Josef ‘Sepp’ Allerberger
It’s hard to praise Hitler’s Reich, but there’s no denying that Nazi Germany fielded very skilled soldiers in World War II. One of those soldiers was Josef “Sepp” Allerberger. Allerberger hailed from a small village in Austria and was recruited into the German 3rd Mountain Division early in the war. In 1943, Allerberger was sent east to battle the Soviet Red Army on the war’s most notorious front, a place where temperatures plummeted to -40 degrees Celsius. Despite facing a numerically superior foe and dealing with diminishing resources, Allerberger managed to score 257 confirmed kills. For his service, the German High Command awarded Allerberger with the prestigious Knight’s Cross. After the war, Allerberger took on the humble life of a carpenter, eventually dying in quiet retirement in 2010 at the ripe old age of 85.
William “Billy” Sing was an Australian sniper who served during the carnage that was World War I. Sing gained distinction during the brutal Gallipoli Campaign, fighting from the spring of 1915 to early 1916. It was during that battle that Sing scored over 200 confirmed kills of Turkish soldiers. The Turks responded by unleashing their top sniper, known only as “Abdul the Terrible.” The Turkish sharpshooter succeeded in injuring Sing, but the Aussie recovered to later take down the Turkish ace–or so the story goes. Besides being one of the top snipers in history, Sing–the son of a Chinese father and an Australian mother–also had the unusual distinction of being one of the few multiracial soldiers in the Australian ranks. Much like Nicolas Cage’s career, things didn’t end up well for Billy Sing. He went through a short, disastrous marriage right after the war, struggled financially during the 1920s and ‘30s, and died in poverty in 1943–right in the middle of another World War.
Chris Kyle needs little introduction, given his status as the United States’ most famous sniper ever. He was the author of a best-selling autobiography and the subject of a hit film directed by Clint Eastwood. Enlisting in the Navy SEALs in 1999, Kyle spent much of his service in Iraq, where he received the nickname “the Devil of Ramadi”–Ramadi being the site where he made his most famous kill, that of an armed woman, baby in hand, trying to deliver an explosive to nearby marines. Kyle would go on to achieve more than 160 confirmed kills, becoming the deadliest sniper in American history. The famed sharpshooter left the military in 2009, only to be murdered in 2013 by a fellow war vet. Kyle’s death saw as much conflict as his life, with activists and commentators condemning the man as a bigoted psychopath. To add more fecal to the fan, former wrestler and noted conspiracy theorist Jesse Ventura sued the Kyle family for libel, winning nearly $2 million in 2014.

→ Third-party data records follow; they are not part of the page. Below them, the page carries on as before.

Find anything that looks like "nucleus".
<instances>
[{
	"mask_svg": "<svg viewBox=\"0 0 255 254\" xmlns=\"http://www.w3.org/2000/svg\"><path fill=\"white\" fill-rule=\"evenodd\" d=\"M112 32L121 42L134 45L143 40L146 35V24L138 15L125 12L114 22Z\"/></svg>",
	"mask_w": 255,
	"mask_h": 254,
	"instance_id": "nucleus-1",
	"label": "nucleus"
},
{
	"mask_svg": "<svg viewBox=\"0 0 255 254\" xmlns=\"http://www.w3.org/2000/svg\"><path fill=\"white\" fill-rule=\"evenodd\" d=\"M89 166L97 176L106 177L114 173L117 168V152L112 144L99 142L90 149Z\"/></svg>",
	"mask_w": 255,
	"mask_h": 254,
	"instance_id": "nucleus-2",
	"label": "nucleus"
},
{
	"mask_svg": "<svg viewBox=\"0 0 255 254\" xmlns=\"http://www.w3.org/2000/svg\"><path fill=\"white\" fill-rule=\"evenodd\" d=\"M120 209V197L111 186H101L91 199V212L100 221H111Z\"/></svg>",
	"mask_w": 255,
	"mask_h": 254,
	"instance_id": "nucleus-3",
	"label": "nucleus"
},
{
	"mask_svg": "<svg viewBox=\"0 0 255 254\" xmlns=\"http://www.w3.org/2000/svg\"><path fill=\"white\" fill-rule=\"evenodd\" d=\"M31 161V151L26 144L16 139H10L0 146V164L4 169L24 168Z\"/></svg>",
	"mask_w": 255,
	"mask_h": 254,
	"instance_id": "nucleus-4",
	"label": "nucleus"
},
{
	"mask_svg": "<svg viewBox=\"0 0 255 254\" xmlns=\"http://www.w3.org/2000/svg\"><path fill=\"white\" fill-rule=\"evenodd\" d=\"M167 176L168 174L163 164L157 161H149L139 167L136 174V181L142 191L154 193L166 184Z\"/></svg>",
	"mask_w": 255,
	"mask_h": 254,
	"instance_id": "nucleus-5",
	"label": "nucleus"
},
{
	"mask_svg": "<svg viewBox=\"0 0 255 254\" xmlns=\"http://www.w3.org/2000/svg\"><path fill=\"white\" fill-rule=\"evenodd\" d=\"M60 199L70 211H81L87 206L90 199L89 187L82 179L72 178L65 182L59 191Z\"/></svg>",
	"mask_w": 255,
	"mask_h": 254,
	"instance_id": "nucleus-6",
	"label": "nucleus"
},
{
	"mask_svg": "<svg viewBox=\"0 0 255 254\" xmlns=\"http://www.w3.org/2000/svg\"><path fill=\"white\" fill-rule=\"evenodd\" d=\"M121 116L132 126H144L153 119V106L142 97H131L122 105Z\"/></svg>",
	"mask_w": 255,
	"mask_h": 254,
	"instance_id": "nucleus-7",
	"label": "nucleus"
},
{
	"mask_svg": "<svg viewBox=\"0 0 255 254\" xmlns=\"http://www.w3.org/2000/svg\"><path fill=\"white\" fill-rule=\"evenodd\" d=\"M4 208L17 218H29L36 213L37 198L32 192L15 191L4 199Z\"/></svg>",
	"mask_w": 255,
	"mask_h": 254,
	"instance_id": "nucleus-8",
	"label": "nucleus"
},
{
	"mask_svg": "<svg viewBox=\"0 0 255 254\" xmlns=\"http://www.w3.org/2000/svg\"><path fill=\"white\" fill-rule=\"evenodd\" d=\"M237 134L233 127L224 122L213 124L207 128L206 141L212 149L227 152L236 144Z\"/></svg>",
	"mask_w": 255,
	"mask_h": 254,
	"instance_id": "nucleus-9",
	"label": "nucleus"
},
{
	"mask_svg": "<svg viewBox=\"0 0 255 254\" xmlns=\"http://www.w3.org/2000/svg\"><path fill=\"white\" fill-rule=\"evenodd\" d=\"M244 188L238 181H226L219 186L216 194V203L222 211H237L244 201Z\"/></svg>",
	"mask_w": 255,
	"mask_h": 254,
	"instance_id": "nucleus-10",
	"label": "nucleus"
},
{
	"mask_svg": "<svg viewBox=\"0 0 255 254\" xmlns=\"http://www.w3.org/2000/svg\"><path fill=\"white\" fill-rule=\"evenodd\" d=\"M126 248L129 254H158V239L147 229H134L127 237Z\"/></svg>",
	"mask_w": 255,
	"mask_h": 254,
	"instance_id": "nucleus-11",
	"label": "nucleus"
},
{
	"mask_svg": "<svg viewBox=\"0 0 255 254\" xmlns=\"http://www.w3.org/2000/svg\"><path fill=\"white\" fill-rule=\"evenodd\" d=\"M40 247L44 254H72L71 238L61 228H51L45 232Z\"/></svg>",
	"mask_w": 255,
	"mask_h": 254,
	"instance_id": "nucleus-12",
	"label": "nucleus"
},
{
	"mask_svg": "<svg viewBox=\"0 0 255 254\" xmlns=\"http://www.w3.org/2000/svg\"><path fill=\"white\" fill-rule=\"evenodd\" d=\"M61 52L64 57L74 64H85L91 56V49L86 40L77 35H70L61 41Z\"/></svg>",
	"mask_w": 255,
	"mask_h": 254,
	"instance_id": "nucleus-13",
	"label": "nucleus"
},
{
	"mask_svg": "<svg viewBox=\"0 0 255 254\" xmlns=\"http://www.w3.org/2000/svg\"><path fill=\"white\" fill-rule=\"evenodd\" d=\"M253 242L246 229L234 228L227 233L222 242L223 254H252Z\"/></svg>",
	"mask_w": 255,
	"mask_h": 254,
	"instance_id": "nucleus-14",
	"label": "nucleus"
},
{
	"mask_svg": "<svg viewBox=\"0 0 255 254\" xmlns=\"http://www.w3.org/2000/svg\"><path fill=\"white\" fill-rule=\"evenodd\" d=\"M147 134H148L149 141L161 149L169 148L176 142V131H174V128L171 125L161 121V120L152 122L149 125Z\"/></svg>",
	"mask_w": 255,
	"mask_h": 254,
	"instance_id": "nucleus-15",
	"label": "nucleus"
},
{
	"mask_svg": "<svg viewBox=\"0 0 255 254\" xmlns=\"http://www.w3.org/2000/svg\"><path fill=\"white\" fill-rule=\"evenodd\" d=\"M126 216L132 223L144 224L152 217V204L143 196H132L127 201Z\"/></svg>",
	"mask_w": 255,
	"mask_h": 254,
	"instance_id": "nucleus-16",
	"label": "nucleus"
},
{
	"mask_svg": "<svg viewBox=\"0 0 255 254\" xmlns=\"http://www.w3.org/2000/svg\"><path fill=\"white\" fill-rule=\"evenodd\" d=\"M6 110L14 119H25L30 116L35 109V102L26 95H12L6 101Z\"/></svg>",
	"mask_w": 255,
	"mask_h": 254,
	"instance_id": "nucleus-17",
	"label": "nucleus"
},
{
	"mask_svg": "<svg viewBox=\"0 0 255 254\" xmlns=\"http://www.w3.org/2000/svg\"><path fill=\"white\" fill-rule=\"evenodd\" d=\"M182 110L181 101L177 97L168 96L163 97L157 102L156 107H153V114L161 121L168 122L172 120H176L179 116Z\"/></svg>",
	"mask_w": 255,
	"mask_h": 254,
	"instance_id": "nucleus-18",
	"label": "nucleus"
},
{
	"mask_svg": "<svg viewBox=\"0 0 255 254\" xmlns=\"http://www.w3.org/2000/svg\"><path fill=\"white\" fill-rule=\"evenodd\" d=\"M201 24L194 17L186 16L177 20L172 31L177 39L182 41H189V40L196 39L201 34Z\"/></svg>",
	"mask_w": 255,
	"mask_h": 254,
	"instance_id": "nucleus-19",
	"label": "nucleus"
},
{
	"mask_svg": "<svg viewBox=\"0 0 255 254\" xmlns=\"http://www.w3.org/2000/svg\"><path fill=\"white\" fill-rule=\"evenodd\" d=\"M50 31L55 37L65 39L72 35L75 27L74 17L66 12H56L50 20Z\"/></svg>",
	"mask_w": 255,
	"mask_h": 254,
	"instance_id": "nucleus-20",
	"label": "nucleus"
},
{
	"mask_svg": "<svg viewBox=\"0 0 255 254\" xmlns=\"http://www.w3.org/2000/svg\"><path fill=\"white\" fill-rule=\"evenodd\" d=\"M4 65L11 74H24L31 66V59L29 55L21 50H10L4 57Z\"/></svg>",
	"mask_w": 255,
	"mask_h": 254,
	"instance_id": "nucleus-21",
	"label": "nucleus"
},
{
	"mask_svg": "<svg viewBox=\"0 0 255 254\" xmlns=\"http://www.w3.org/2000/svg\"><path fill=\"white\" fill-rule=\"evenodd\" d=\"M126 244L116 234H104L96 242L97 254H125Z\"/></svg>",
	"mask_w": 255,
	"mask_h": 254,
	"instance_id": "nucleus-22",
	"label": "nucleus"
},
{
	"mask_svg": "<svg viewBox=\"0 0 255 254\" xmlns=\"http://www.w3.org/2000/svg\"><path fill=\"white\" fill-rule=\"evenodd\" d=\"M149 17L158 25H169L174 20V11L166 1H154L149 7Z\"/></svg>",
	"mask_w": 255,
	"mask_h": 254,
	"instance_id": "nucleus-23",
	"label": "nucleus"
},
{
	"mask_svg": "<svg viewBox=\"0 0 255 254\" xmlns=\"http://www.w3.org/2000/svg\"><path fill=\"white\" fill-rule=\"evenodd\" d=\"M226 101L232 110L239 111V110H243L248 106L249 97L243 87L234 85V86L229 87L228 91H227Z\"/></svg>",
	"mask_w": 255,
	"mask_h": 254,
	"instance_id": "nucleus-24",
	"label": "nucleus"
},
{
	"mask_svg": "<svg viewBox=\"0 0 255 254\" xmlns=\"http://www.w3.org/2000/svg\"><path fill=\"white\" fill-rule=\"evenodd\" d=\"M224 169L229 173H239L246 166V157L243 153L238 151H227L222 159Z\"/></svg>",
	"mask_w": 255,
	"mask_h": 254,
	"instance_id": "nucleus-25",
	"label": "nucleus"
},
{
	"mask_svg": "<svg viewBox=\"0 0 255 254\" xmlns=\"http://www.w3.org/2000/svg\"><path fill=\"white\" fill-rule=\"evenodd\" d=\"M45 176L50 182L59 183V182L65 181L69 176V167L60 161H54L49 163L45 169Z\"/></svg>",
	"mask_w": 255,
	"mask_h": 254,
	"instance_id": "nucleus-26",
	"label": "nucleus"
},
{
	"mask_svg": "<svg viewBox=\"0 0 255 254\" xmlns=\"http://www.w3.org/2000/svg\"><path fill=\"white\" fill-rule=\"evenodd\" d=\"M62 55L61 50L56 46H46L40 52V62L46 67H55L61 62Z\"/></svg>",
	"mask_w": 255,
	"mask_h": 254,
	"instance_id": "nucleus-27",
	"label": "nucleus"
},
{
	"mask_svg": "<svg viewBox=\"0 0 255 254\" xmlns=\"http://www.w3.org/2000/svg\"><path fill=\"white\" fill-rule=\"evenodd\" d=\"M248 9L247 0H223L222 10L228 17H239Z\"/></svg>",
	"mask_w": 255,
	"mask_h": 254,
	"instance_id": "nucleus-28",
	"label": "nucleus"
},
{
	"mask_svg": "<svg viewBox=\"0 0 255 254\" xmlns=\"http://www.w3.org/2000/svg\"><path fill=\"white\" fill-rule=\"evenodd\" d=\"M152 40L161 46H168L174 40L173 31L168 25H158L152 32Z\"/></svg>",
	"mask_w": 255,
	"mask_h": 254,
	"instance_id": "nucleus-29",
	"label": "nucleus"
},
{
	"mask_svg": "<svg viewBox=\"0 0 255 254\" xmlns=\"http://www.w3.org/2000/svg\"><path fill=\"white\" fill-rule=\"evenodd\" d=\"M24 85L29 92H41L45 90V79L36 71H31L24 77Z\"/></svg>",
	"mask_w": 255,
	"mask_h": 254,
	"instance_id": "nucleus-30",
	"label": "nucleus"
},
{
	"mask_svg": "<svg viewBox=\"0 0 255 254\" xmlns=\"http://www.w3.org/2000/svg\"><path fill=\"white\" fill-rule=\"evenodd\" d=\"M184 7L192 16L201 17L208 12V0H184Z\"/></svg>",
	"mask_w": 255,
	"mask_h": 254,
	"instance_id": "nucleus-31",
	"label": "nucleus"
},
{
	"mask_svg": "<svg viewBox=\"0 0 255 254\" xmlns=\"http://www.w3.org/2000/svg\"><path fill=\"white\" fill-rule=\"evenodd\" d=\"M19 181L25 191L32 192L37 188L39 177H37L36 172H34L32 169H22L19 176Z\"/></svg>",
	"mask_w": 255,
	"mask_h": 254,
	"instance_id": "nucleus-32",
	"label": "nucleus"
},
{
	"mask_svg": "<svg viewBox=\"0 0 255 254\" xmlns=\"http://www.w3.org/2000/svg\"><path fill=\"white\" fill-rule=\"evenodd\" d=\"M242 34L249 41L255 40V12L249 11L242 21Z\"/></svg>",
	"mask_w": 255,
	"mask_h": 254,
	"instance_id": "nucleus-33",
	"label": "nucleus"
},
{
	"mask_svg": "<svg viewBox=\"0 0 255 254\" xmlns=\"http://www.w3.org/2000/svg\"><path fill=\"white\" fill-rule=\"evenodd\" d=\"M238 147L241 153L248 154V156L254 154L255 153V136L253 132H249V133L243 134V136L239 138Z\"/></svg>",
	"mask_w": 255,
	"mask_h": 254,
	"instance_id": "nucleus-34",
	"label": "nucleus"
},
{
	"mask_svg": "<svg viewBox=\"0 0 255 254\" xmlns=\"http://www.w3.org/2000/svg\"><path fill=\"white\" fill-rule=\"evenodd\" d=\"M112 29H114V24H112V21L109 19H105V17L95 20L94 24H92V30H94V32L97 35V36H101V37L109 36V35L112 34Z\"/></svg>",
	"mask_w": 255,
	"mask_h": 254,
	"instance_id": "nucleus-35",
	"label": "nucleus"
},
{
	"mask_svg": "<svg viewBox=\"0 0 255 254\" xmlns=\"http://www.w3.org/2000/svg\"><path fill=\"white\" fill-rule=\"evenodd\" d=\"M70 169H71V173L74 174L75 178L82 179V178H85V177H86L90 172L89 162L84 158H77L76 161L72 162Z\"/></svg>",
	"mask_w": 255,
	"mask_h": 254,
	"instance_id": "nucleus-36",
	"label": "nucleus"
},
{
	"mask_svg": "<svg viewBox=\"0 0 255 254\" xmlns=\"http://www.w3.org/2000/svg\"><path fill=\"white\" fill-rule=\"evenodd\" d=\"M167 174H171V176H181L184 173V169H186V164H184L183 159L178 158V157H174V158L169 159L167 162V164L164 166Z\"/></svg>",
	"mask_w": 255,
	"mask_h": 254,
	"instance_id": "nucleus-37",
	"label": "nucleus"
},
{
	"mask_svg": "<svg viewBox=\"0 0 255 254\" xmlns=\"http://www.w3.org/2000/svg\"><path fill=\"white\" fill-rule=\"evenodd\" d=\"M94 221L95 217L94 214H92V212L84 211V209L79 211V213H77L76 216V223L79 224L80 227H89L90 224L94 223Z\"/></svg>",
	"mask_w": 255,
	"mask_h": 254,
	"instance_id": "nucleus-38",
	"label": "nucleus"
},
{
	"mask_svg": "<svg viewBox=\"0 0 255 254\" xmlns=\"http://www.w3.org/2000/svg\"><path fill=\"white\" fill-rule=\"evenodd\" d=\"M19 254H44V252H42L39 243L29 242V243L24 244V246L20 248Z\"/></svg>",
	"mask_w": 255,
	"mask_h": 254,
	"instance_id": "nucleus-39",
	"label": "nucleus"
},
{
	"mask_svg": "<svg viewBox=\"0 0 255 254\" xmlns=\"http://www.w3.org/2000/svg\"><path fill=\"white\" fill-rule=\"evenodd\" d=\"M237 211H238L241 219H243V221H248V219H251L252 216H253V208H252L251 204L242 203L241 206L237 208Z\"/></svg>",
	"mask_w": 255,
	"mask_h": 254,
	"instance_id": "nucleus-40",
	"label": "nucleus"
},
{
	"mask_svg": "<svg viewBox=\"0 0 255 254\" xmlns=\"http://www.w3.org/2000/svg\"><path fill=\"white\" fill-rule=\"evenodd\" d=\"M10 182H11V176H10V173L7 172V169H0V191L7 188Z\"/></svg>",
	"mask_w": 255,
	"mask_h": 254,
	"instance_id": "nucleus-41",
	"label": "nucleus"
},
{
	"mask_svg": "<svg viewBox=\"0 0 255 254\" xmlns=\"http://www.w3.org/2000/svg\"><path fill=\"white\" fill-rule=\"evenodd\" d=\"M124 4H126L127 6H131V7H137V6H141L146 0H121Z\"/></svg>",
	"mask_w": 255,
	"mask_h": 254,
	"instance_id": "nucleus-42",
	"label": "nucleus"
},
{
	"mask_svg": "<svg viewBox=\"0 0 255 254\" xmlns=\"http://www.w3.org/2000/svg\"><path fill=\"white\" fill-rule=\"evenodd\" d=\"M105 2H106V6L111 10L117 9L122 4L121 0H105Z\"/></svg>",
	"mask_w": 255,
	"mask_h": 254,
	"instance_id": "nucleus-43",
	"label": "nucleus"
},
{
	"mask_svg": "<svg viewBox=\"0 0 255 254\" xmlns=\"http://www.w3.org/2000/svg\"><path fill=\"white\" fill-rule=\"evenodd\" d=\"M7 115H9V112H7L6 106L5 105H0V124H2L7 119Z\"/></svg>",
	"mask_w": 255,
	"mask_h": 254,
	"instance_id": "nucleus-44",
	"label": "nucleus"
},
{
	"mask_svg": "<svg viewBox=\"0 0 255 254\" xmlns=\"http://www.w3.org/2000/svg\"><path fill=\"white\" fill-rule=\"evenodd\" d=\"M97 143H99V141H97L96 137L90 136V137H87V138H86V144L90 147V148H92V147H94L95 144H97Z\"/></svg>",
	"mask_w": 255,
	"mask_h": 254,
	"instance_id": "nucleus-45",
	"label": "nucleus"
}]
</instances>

Zhang Taofang is China’s most celebrated marksman, having scored, depending on the source, between 71 and 214 kills during his tour of service in the Korean War using just his rifle’s iron sights. The impressive thing here is that Zhang reportedly scored those kills in just 32 days. Zhang’s achievement came amid a struggle between Chinese and United Nations forces for control of a strategic hill. The battle occurred in the final months of the Korean War, with the UN making a last-ditch effort to secure the area from communist forces. Zhang, a member of the 214th Regiment of the People’s Liberation Army, was tasked with holding the hill–which he did in incredible fashion, picking off the attacking UN troops en masse. Zhang helped keep the hill as a part of North Korea, solidifying him as one of history’s most deadly snipers.